Brain Study Links Depression, Vascular Disease

Published Online:https://doi.org/10.1176/pn.36.6.0037

Physicians caring for elderly patients with depression now have one more cause to consider before prescribing an appropriate treatment—the constriction of small- and medium-sized blood vessels leading to the brain.

Researchers from the Institute for the Health of the Elderly at the University of Newcastle upon Tyne in the United Kingdom, intrigued by previous studies finding that poststroke depression occurs in 65 percent of the elderly, studied the brains of 40 elderly people postmortem. They reported their findings in the January issue of the Journal of Neurology, Neurosurgery, and Psychiatry.

Half the study subjects met criteria for at least one episode of major depression, and the remaining half, the control subjects, had no history of depression. All 40 subjects had died at the age of 60 years or older.

Lead researcher Alan J. Thomas, M.B.Ch.B., a lecturer in old-age psychiatry based at the Wolfson Research Centre at Newcastle General Hospital in the United Kingdom, assessed the presence of atheroma, or the narrowing and hardening of blood vessels, in the postmortem brains of the study subjects.

He found that compared with the control subjects, approximately half of the depressed subjects had significantly higher rates of atheroma in both the cerebral and aortic vessels.

“These findings suggest that the atherosclerotic disease contributes to depression in a proportion of the elderly,” said Thomas, who suggested a theory behind the increased depression. “The narrowing of the arteries may lead to reduced blood supply in key areas of the brain that regulate mood and behavior.”

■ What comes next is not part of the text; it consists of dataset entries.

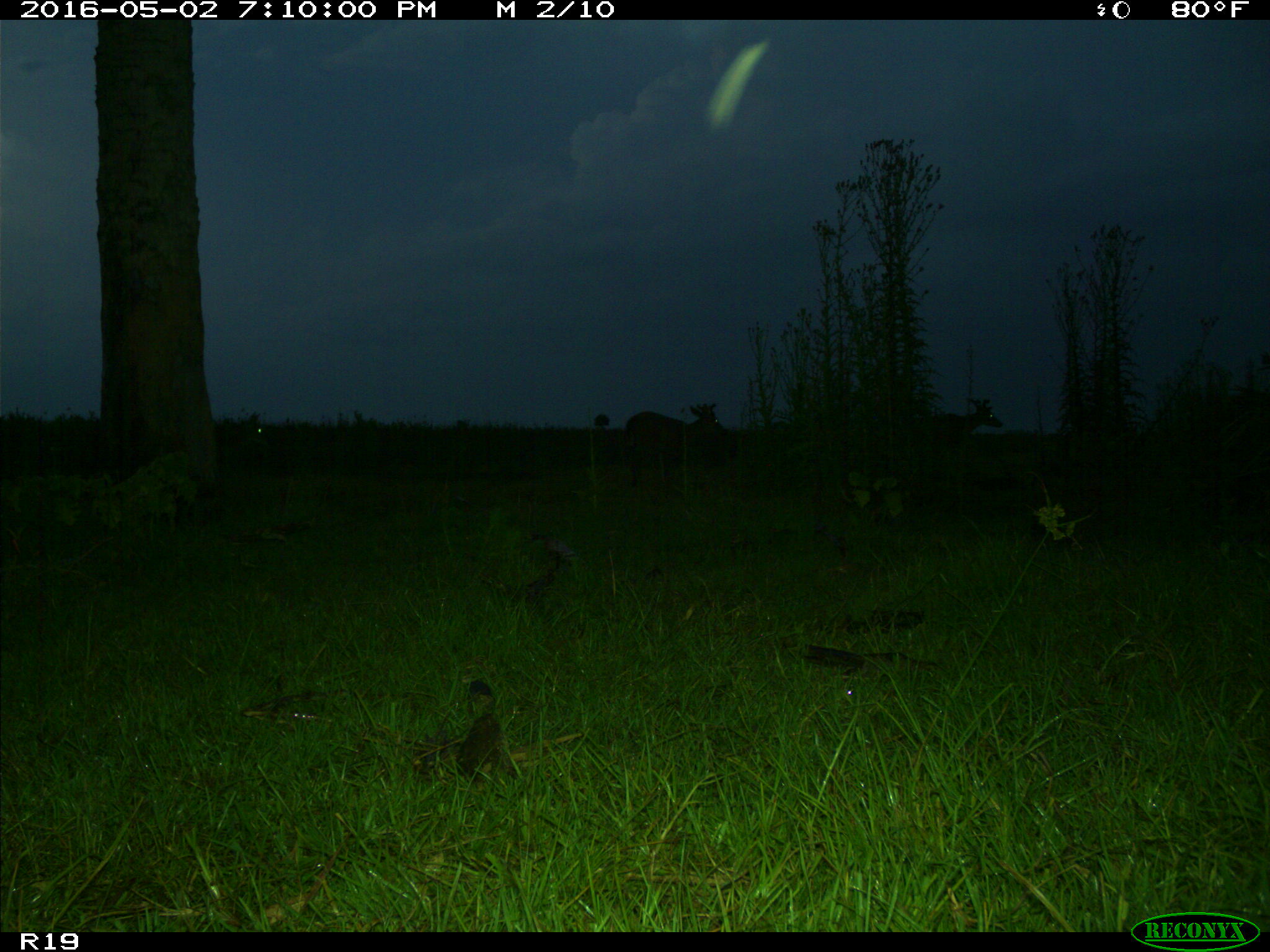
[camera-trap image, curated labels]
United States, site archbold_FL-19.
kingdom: Animalia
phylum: Chordata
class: Mammalia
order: Artiodactyla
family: Cervidae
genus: Odocoileus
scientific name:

Thomas pointed out, however, that the study had notable limitations. “At this early stage of the research, there is not enough information about the number of elderly affected by vascular depression.” Additionally, the study had a small number of subjects, further limiting the significance of findings.

Thomas, who believes that treatments used for vascular diseases might become appropriate for use in some elderly people with late-onset depression, is currently involved in research that looks more closely at the details of vascular changes.

An abstract of the study, “A Neuropathological Study of Vascular Factors in Late-Life Depression,” is posted on the Web at jnnp.bmjjournals.com/cgi/content/abstract/70/1/83.